[What you need to do] I'd ask you to write out the lines below exactly, with no images.

[Provided material]
>>>
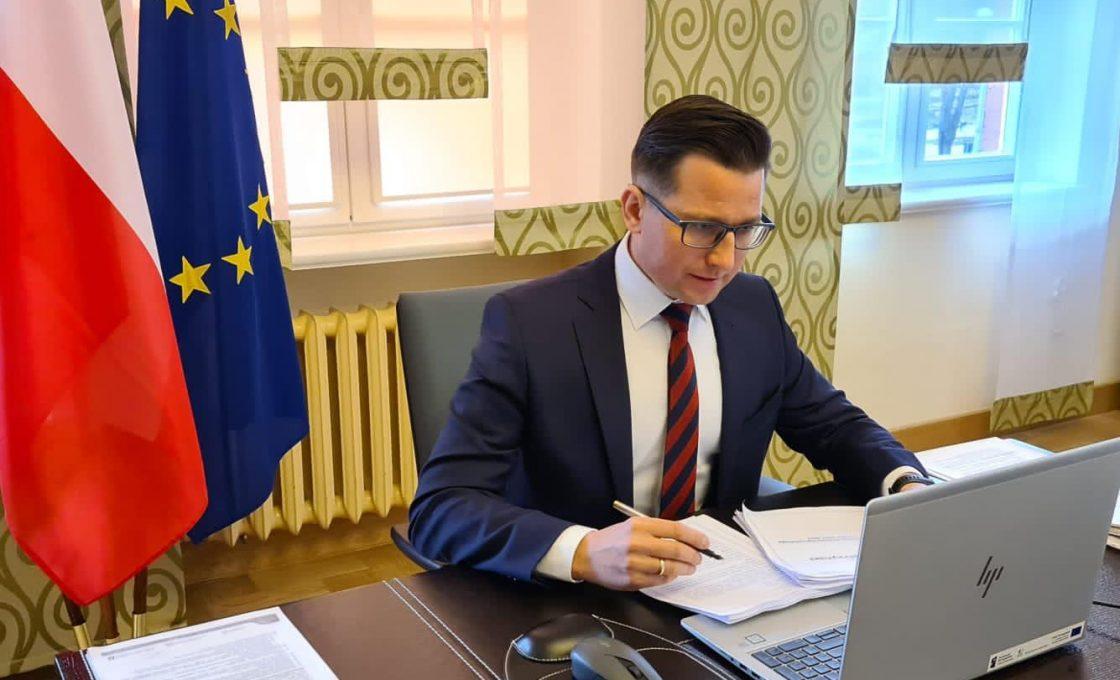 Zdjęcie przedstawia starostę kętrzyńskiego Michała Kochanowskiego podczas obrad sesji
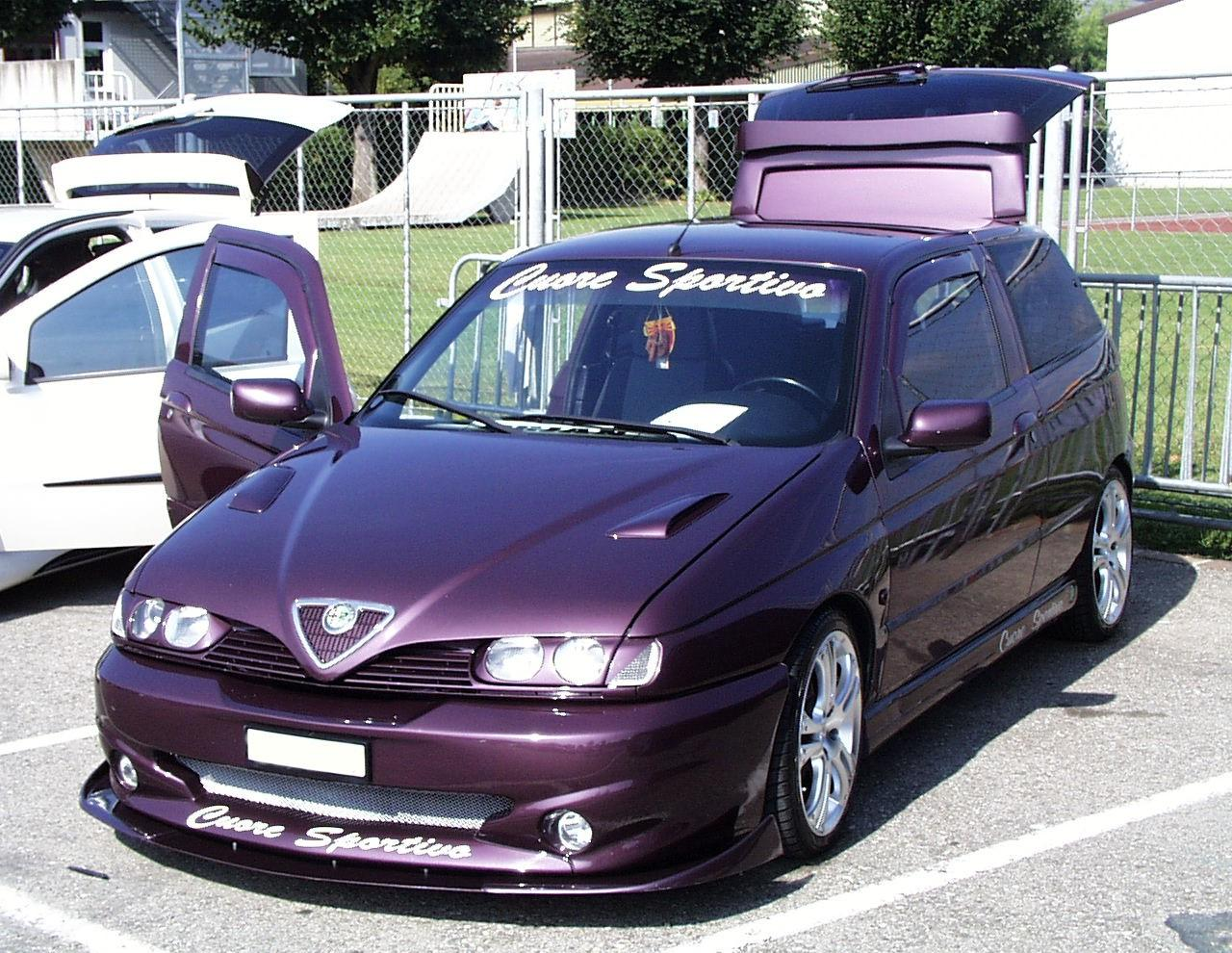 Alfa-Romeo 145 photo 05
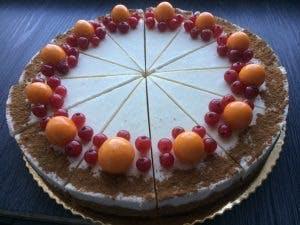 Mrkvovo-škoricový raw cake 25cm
<<<
[Answer to the problem]
 Zdjęcie przedstawia starostę kętrzyńskiego Michała Kochanowskiego podczas obrad sesji
 Alfa-Romeo 145 photo 05
 Mrkvovo-škoricový raw cake 25cm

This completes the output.